The plans for the future of Hard LuckAuto are hefty. In 2020, the City of Midwest City donated an acre of land to Ely to continue his mission, but that’s only a fraction of the journey. Even with donors willing to help with windows and other elements, they still have to raise nearly $700,000 to develop the land and construct the building. They’ve hosted a music festival, poker runs, and poker tournaments to raise the money, but so far, it’s only made a small dent.
“We also had an anonymous donor through one of the philanthropy foundations in Oklahoma City donate $15,000, so the support has been amazing,” Ely said. “Of that $700,000, we’ve only got about $670,000 to go.”
The planned facility planned for the corner of NE 23rd and Air Depot in Midwest City will contain five car bays, a conference room and a shop that would allow the Hard Luck Auto team to serve even more people each week.
Hard Luck Auto brings a deep sense of purpose to Ely’s family and it does the same for his team. Danny Spaulding, a freelance graphic designer, is among Adam’s current volunteers.
“I love it to be honest.
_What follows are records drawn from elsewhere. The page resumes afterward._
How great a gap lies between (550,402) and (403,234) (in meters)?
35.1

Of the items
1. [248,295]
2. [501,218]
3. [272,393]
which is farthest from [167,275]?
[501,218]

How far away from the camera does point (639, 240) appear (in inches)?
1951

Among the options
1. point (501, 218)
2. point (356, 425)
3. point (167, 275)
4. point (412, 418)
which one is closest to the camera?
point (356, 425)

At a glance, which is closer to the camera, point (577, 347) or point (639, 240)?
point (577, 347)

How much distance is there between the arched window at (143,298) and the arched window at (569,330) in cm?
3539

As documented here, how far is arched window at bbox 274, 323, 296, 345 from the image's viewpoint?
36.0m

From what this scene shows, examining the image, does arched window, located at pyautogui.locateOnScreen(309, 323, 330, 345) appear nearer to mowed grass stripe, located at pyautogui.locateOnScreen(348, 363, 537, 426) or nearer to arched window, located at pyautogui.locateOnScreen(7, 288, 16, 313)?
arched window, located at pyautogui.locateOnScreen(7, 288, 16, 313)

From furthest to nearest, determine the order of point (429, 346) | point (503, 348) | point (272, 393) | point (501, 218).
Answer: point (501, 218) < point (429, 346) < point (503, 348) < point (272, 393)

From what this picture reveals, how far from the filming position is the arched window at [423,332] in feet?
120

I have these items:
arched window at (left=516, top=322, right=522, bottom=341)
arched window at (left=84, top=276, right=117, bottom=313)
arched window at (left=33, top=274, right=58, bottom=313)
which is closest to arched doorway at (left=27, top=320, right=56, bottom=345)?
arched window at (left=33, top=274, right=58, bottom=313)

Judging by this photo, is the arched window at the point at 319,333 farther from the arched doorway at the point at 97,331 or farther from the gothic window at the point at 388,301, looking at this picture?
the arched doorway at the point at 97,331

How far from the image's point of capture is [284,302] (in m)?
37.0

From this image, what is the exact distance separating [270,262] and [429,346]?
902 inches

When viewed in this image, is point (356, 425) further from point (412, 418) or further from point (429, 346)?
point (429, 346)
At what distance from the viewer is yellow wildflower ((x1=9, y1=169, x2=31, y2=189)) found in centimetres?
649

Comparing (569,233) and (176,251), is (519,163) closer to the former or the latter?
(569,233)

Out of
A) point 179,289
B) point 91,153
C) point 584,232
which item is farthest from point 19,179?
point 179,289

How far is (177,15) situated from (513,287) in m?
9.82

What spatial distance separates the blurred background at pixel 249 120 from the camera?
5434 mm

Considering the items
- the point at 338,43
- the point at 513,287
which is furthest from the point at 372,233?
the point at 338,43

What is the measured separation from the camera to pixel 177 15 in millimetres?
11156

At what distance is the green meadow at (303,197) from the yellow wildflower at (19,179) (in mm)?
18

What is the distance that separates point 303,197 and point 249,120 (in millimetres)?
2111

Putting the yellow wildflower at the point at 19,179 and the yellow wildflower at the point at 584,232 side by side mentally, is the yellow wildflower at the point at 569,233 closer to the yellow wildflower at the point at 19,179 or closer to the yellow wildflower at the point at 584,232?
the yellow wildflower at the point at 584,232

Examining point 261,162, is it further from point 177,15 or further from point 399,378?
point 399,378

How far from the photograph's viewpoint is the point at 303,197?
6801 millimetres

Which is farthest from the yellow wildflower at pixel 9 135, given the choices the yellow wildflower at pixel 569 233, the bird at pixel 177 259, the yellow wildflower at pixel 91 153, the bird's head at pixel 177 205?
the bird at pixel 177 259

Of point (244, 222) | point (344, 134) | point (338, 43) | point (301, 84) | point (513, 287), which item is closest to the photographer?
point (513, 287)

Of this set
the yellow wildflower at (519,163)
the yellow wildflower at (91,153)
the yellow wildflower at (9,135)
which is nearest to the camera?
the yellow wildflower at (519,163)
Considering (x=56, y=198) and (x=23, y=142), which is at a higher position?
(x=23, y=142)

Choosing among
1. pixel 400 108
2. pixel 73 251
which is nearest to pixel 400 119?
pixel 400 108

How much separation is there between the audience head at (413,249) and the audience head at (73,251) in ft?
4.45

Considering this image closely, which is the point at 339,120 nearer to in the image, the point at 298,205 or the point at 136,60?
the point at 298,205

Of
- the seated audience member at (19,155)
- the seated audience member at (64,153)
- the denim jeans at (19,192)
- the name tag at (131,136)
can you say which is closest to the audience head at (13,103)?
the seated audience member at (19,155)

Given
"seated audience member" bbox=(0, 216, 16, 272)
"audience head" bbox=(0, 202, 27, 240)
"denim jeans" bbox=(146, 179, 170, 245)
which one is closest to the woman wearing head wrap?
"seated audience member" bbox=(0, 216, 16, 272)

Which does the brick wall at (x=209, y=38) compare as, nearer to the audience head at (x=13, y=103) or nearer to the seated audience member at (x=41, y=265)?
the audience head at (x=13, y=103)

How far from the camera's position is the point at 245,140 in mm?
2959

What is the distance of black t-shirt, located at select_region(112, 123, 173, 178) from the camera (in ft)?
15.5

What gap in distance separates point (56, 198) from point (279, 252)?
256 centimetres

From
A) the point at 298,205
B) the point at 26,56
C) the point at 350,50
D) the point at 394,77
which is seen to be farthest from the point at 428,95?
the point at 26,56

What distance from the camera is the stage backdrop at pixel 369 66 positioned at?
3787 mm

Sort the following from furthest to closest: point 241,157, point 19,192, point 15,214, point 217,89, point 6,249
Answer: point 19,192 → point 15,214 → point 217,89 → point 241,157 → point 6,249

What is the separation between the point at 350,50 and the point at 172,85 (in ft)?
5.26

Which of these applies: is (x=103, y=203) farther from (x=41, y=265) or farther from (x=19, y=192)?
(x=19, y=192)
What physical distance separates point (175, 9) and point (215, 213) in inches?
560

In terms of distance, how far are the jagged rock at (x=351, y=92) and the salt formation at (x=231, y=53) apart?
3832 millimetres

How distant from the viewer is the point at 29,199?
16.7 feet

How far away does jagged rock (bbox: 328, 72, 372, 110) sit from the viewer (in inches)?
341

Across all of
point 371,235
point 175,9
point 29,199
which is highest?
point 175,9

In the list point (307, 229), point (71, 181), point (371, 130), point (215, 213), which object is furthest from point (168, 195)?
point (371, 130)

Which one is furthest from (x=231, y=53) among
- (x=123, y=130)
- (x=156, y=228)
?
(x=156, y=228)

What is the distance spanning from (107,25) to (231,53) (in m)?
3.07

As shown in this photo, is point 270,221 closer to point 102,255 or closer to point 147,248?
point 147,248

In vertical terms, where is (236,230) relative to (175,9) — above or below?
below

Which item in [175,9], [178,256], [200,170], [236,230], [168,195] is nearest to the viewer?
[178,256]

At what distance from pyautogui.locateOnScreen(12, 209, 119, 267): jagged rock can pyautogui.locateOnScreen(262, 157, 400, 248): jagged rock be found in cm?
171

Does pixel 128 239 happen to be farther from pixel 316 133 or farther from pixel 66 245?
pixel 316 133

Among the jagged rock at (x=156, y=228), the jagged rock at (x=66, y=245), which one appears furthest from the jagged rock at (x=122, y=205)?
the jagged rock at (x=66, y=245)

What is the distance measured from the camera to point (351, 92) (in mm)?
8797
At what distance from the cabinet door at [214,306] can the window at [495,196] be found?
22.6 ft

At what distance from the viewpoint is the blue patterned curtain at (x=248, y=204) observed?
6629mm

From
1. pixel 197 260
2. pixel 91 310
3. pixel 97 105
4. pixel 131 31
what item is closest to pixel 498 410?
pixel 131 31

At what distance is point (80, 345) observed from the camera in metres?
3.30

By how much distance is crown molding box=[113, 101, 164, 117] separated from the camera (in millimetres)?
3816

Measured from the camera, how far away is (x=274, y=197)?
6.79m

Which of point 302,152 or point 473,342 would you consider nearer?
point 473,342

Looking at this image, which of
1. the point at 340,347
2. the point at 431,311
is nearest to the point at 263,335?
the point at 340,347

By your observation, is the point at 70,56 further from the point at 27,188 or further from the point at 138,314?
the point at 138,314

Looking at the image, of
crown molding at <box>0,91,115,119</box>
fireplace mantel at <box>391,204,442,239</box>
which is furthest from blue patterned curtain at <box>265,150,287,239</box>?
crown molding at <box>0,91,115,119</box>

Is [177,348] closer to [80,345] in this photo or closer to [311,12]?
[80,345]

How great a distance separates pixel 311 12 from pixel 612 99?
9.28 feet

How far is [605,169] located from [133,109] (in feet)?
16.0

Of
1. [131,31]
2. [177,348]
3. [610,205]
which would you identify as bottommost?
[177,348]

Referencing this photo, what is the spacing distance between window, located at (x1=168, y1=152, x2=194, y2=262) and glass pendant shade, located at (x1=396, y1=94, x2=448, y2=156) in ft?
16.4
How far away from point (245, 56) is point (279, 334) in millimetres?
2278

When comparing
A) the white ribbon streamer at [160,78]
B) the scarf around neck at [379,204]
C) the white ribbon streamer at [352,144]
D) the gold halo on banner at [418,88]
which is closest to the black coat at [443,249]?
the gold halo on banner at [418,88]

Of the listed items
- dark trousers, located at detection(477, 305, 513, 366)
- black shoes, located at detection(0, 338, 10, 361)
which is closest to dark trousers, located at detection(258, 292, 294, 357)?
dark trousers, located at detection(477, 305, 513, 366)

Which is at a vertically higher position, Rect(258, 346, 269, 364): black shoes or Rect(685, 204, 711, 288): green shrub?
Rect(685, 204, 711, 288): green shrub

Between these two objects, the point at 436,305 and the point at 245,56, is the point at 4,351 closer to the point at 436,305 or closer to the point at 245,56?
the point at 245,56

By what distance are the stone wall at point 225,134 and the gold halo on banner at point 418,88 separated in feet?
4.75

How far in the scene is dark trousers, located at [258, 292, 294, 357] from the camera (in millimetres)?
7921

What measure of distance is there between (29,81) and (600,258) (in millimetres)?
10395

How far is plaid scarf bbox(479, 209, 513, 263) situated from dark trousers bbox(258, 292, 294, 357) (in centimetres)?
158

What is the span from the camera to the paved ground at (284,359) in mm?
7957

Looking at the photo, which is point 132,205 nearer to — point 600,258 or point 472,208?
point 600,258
It’s an amazing gig,” Spaulding said. “I’ve always liked helping people out as much as possible. I met Adam and found out about what he was doing. I just came up here one day and asked if he needed some help. He invited me right in and let me start working on cars with him. We’re only open a few days a week so it works perfectly with my schedule while allowing me to pay it forward.”
The newest volunteer, Richard Faust, a retired GM mechanic of 32 years has only been on the job a few days.
“Why sit around bored at home since I retired,” said Faust. “I’ve always enjoyed working on cars, and I’ve always enjoyed giving back to people. Adam and Hard Luck allow me to do both. It’s very rewarding work.”